If everything goes completely wrong, can you survive? If everything gets even worse than you can imagine, can you survive? Have you calculated what seemingly desperate maneuvers you would have to take to survive, and precisely when those changes should kick in? Are your survival weapons locked and loaded? Have you eliminated anything that could muffle the blare of the alarms?

The key to survival is staying ahead of the need for it. No matter what state your business is in right now, its cost structure has to be amended. Renegotiate everything. Leases and loans have to be brought to a sustainable level, or the business must be restructured without physical location or need of capital. Obligations must be sublet or abandoned. Cut sales commissions. Eliminate every job you can, and then eliminate almost every job you think you can’t live without.

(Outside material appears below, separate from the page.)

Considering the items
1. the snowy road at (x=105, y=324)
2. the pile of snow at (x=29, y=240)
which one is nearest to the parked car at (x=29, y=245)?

We all tend to put off making drastic changes because we consider consequences. Cut commissions or salaries and we could lose our best people. Give up our location and we would look bad and no one will want to do business with us. Or we might think that we'll never be able to get another location as good once things turn around. Or so we tell ourselves – and we're wrong. Talent is a cost, not a dependency, and it must be measured against return. A location grander than its return is vanity.

Perhaps the biggest mistake we make is to become paralysed by our sunk costs. We've all put a lot into our businesses. We can't just walk away from those investments, certainly not without fundamentally weakening the business as we know it and, more emotionally, because it would make us look like we've been damn fools. But that's exactly what we need to do. Money spent is money gone. We need to dedicate ourselves to the money that's left. We have to measure every move against its contribution to survival.